California Parents Say No to Anti-Semitic Ethnic Studies

Lori Lowenthal Marcus and Jesse M. Fried:

A group of Jewish public-school parents and teachers filed a federal lawsuit Thursday challenging the adoption of anti-Semitic and anti-Zionist curricular materials in Los Angeles public schools.

Last year California Gov. Gavin Newsom signed a law requiring public-school students in the state to complete a course in ethnic studies to graduate from high school. He said it was needed because “students deserve to see themselves in their studies, and they must understand our nation’s full history if we expect them to one day build a more just society.” But the ethnic-studies movement has never been about representation or justice. A creature of 1960s radical left-wing activism, ethnic studies was from the start about attacking the U.S., capitalism and Zionism.

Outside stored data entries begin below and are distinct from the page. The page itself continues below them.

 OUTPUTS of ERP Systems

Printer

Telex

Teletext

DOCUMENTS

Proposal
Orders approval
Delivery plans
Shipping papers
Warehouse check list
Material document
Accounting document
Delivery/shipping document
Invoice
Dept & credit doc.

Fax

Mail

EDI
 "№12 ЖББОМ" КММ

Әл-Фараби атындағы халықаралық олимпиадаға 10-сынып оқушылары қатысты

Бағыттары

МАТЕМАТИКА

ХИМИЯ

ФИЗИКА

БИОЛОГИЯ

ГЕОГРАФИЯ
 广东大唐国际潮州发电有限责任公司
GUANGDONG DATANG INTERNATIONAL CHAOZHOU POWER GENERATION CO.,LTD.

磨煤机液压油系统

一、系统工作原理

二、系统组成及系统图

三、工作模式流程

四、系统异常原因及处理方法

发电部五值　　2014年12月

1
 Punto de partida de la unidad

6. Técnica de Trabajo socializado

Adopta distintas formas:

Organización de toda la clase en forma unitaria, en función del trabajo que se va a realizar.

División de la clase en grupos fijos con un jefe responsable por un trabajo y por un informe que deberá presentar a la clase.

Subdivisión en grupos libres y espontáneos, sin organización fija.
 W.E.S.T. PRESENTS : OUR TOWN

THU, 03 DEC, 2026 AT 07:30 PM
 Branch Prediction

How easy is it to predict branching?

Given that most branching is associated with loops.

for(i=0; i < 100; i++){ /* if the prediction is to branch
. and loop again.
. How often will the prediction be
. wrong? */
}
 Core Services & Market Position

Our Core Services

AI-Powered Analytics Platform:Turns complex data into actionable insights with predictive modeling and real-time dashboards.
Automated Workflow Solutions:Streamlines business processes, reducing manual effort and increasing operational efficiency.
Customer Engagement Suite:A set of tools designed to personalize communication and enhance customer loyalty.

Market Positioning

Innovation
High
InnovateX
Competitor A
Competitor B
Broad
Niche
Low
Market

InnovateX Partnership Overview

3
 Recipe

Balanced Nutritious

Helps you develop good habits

Advocates—including teachers union officials, public-school teachers and other ideologues—have formed the Liberated Ethnic Studies Model Curriculum Consortium, through which they hope to influence the teaching of ethnic studies in the state. The consortium, which disseminates teaching materials lifted directly from radical anti-Israel websites, rejects the idea that all cultures should be studied. It asserts that ethnic studies is about only four groups: Native Americans, black Americans, Chicanos/Latinos, and Asian-Americans/Pacific Islanders. That last group includes Arabs from the Middle East—but not Jews, who’ve lived in that same region for millennia.